Uma semana depois de cegar, em maio de 2009, reuniu a família mais próxima – Irene, sua mulher, e os três filhos – para informar detalhadamente sobre as doações do seu espólio já realizadas e para partilhar como gostaria que decorresse o seu funeral. Neste caso, explicou, estando de acordo com a cremação que se tornara a forma mais comum de enterro, isso “não era do seu tempo”. Queria ser enterrado no solo de Lisboa, sua bem-amada cidade, e à maneira do século no qual tinha vivido a maior parte da vida.
Quis a norma administrativa aplicável que fosse a enterrar no cemitério do Lumiar, o mesmo onde tinham repousado a sua mulher Natália e a sua filha Catarina. O que encerrava um significado especial, pois aí tinha também ficado o recém-nascido António Luís, filho dos grandes amigos Maria Natália e João Rebelo, acontecimento que marcou a sua vida e favoreceu a conversão ao catolicismo da Natália, que recebeu a primeira comunhão na igreja do Lumiar no mesmo ano (1956).
O dia 20 de janeiro também evocava outro acontecimento: o assassinato de Amílcar Cabral, em 1973. O “Grupo do BAC” publicou clandestinamente, em Portugal, a primeira coletânea de textos do dirigente do PAIGC.
Juntaram-se dezenas de familiares e amigos/as para a despedida, vindos de vários pontos do país, no salão paroquial da Igreja do Sagrado Coração de Jesus, em Lisboa. Ele teria gostado de partilhar os reencontros e os afetos que se entrecruzaram.
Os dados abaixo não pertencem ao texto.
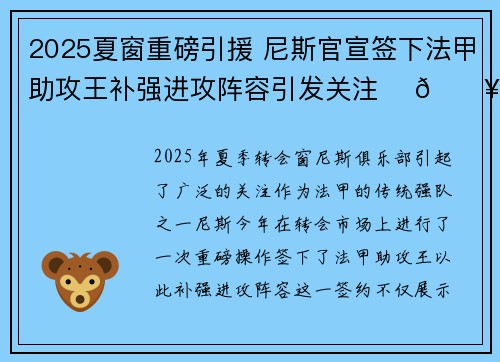 2025夏窗重磅引援 尼斯官宣签下法甲助攻王补强进攻阵容引发关注 ð ¥

2025年夏季转会窗尼斯俱乐部引起了广泛的关注作为法甲的传统强队之一尼斯今年在转会市场上进行了一次重磅操作签下了法甲助攻王以此补强进攻阵容这一签约不仅展示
A sua partida foi objeto de muitos ”Votos de Pesar” aprovados na Assembleia da República e em Câmaras e Assembleias Municipais, e de notícias, evocações e reflexões em diferentes meios de comunicação.
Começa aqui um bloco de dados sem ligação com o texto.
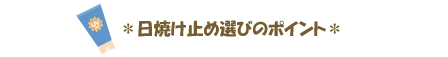 ＊日焼け止め選びのポイント＊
Um vizinho do Bairro de S. Miguel, onde morava e onde morreu, o geógrafo e investigador Aquilino Machado, contou ao Diário de Notícias (21/01/2016): “Nuno Teotónio Pereira tinha dois cães, dois fox terriers de pelo cerdoso. (…) Passavam junto ao meu prédio e percebi que se deslumbrava inúmeras vezes com as rosas que existiam nos canteiros do meu prédio. Certo dia verifiquei que alguns pés de rosas apareciam cortados e que tal acontecimento enervava muito os meus vizinhos, ao ponto de se sentirem incomodados com uma aparente displicência do jardineiro. E não é quando me deparo com um dos mais improváveis ladrões de rosas: o arquiteto Teotónio Pereira ladeado pelos seus dois fox terriers. Só sei que o aparato do plano emocionou-me, quase uma transcrição encenada de Jacques Tati, e a partir desse dia comecei a mentir intencionalmente nas reuniões de condomínio, referindo que as rosas eram cortadas por bandos de idosas beatas que pressurosamente desfilavam em direção à missa. (…)”
Um jornalista escreveu: “Costuma dizer-se que as pessoas, quando morrem, deixam um vazio. Nuno Teotónio Pereira deixou um cheio”.